* [What to produce]:
Pick out every line in the items below that contains the string "grass", and copy each one. Case counts.

* [Raw data]:
━━━━━━━━━━
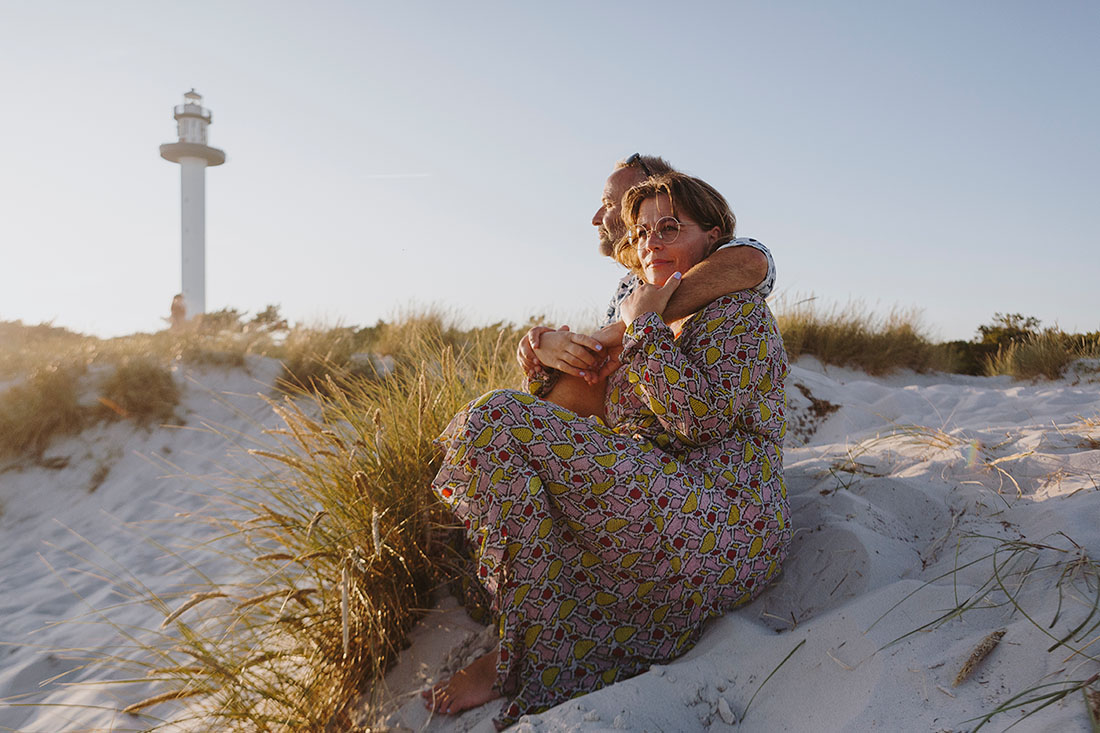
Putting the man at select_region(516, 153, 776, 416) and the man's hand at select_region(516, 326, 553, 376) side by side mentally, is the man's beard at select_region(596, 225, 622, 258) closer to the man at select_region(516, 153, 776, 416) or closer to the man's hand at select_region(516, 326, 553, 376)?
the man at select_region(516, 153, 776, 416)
━━━━━━━━━━
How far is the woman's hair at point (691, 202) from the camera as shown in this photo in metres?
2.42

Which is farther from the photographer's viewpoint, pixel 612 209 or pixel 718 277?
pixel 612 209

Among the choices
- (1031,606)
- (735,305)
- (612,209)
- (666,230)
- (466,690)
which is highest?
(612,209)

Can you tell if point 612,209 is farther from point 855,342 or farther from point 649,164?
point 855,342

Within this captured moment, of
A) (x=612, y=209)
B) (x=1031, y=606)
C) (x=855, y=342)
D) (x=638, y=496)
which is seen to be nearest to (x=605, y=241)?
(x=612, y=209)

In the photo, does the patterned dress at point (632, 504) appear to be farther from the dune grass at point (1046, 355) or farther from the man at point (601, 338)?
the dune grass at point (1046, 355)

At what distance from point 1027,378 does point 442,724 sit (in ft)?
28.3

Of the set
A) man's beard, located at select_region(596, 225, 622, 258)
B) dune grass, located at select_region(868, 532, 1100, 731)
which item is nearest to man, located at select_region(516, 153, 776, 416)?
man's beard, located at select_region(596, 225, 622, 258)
━━━━━━━━━━
* [Answer to this problem]:
In the photo, does the patterned dress at point (632, 504) appear to be farther from the dune grass at point (1046, 355) or farther from the man at point (601, 338)?
the dune grass at point (1046, 355)
B) dune grass, located at select_region(868, 532, 1100, 731)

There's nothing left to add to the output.